-- AVAILABLE DATA --
Segment Open

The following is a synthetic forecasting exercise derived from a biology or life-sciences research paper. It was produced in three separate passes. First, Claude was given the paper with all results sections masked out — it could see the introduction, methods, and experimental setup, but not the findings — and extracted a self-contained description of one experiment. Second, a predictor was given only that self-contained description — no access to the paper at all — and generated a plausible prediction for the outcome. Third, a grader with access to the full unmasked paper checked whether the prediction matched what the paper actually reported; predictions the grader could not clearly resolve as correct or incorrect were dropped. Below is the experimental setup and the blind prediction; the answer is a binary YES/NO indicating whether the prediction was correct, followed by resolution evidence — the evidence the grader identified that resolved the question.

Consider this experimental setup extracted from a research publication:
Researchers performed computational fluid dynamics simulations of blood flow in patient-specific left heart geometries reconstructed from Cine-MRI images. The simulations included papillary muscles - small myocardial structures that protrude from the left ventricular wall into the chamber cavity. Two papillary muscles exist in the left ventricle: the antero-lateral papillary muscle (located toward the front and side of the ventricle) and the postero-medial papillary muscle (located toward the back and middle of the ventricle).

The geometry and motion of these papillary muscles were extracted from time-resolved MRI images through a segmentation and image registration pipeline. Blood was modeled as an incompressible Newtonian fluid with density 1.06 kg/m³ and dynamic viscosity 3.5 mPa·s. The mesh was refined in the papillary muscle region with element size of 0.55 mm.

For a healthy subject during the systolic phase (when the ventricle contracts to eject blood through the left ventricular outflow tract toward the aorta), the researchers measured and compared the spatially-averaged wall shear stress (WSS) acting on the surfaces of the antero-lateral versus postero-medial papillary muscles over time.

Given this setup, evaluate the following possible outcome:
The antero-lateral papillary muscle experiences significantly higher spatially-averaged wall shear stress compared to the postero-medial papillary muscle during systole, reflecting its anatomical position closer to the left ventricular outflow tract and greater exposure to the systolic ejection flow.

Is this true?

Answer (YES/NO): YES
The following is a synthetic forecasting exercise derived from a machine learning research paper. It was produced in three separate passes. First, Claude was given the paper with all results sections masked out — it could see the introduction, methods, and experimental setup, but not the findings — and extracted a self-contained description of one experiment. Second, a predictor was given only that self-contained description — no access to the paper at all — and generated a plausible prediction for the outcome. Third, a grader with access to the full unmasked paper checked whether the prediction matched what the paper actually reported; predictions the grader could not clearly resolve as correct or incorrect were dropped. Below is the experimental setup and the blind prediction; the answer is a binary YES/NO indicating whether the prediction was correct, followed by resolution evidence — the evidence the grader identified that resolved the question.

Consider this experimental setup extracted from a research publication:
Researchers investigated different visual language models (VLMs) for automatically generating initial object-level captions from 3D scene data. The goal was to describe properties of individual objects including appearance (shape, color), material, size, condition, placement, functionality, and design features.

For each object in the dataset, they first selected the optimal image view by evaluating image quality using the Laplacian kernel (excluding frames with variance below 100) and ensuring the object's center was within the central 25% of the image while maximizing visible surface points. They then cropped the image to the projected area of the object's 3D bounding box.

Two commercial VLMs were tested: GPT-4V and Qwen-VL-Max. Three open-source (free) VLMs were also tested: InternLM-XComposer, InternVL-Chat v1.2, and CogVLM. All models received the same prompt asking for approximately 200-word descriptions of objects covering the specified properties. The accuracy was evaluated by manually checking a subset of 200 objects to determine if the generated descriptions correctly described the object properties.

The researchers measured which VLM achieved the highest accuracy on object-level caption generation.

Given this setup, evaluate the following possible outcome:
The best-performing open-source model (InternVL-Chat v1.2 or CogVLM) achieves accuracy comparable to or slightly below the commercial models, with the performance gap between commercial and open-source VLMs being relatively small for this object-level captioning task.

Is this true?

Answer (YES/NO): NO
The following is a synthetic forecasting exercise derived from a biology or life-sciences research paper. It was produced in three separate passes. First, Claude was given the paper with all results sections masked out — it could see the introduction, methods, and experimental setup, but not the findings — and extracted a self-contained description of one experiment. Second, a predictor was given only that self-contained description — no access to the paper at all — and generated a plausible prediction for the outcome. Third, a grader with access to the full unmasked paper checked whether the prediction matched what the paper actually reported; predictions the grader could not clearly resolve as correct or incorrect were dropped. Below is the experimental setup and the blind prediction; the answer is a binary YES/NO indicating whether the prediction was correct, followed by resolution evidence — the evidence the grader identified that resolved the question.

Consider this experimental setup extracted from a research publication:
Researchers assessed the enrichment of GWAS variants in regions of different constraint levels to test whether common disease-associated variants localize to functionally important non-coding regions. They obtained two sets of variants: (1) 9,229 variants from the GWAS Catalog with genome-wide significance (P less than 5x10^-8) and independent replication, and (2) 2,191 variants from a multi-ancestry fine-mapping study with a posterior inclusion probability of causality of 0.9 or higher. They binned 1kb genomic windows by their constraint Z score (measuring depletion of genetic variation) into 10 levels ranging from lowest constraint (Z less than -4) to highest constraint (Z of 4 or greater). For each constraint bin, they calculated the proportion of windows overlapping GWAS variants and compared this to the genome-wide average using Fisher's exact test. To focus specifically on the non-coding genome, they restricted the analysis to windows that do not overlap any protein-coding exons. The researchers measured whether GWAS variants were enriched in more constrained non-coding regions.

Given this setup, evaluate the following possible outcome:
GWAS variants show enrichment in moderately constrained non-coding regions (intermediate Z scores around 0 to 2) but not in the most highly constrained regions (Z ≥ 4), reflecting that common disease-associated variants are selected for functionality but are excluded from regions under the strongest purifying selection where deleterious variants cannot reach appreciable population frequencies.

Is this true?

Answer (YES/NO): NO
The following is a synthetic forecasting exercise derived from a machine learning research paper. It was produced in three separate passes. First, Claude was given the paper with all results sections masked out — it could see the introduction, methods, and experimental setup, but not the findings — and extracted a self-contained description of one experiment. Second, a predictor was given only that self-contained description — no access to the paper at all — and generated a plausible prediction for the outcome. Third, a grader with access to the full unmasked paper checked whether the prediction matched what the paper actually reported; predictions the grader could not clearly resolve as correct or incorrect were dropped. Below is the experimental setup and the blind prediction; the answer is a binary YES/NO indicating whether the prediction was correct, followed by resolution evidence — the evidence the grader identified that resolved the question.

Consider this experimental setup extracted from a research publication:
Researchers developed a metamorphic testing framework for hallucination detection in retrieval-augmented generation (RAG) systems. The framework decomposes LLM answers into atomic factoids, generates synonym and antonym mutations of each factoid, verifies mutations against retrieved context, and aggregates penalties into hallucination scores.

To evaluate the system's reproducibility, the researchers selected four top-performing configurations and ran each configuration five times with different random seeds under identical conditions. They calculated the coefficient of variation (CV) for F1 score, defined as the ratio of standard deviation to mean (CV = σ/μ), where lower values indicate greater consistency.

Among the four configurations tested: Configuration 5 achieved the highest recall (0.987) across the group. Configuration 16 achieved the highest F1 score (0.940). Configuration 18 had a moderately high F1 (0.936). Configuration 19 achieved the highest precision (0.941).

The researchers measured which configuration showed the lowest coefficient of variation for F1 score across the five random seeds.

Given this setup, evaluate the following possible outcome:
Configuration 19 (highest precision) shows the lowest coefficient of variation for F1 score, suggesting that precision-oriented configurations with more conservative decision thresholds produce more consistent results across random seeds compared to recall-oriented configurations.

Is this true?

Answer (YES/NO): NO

Segment Closed
Segment Open

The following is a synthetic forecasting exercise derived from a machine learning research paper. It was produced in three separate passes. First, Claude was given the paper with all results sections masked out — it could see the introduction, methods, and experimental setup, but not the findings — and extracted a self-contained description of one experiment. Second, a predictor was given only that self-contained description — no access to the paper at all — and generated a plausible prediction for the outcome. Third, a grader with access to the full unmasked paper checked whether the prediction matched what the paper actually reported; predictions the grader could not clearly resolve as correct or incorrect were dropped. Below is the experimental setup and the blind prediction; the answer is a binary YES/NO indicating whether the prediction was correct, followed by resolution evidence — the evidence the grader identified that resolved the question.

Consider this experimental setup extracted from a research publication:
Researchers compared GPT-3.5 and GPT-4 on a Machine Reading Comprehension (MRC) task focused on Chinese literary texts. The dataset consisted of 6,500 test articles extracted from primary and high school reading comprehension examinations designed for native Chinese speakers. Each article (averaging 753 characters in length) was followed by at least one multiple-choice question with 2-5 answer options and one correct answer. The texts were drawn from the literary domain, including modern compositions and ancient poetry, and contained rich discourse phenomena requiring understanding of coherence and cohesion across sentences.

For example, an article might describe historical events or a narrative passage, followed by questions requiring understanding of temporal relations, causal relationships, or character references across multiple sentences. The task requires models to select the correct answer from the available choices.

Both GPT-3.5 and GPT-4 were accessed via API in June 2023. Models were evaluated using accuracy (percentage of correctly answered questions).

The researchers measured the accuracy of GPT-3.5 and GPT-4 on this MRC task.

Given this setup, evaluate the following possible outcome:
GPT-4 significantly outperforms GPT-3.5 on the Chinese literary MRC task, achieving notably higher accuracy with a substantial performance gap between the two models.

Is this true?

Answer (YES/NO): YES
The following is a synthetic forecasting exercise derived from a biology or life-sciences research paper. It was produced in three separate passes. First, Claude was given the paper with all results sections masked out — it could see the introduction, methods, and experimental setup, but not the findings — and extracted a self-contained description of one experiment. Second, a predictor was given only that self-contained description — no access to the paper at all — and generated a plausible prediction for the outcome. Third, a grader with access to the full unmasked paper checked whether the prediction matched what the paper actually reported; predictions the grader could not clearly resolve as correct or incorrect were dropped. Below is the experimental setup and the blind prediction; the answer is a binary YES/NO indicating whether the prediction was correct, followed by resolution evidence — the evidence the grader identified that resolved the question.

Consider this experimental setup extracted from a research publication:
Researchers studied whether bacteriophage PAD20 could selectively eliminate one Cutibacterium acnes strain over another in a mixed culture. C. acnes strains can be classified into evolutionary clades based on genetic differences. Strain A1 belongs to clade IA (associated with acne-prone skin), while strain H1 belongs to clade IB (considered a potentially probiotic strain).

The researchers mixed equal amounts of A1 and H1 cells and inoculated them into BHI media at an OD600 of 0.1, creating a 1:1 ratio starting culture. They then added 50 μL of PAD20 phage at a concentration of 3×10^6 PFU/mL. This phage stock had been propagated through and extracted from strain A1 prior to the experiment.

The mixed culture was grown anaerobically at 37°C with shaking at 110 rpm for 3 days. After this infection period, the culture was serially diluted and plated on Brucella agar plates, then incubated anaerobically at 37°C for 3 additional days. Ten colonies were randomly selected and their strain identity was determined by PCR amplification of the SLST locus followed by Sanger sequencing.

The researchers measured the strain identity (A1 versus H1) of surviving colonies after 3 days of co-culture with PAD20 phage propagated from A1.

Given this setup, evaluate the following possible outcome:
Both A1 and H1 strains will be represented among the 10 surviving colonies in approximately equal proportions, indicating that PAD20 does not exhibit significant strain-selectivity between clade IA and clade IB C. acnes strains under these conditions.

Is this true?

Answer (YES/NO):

Segment Closed
Segment Open

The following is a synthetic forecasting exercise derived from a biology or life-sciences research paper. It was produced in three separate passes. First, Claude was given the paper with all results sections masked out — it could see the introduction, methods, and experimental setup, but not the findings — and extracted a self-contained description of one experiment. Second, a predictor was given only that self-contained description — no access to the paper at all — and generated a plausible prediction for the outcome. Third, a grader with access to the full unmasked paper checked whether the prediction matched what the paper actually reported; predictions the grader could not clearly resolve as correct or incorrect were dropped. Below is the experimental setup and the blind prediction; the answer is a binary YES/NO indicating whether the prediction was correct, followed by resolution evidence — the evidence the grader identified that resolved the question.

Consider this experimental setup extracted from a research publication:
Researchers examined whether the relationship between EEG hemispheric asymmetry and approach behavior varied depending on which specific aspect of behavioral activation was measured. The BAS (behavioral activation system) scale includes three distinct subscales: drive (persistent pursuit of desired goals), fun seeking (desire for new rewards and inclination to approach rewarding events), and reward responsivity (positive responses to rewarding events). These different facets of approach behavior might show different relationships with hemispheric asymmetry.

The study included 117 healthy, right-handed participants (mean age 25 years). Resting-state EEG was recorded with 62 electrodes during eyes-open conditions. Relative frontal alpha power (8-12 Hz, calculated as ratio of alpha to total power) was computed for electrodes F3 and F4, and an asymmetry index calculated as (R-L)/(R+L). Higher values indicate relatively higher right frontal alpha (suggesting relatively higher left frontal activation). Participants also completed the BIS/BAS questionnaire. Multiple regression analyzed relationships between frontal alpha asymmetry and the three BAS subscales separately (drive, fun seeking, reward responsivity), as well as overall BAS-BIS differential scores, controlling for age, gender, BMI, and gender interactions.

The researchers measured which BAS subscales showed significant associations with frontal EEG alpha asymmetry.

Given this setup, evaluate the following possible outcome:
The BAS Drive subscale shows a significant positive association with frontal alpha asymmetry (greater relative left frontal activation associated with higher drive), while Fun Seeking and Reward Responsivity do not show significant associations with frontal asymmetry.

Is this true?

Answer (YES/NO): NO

Segment Closed

-- ASSIGNED TASK --
Please return all lines in the material above that include the word "acnes".

-- COMPLETED EXERCISE --
Researchers studied whether bacteriophage PAD20 could selectively eliminate one Cutibacterium acnes strain over another in a mixed culture. C. acnes strains can be classified into evolutionary clades based on genetic differences. Strain A1 belongs to clade IA (associated with acne-prone skin), while strain H1 belongs to clade IB (considered a potentially probiotic strain).
Both A1 and H1 strains will be represented among the 10 surviving colonies in approximately equal proportions, indicating that PAD20 does not exhibit significant strain-selectivity between clade IA and clade IB C. acnes strains under these conditions.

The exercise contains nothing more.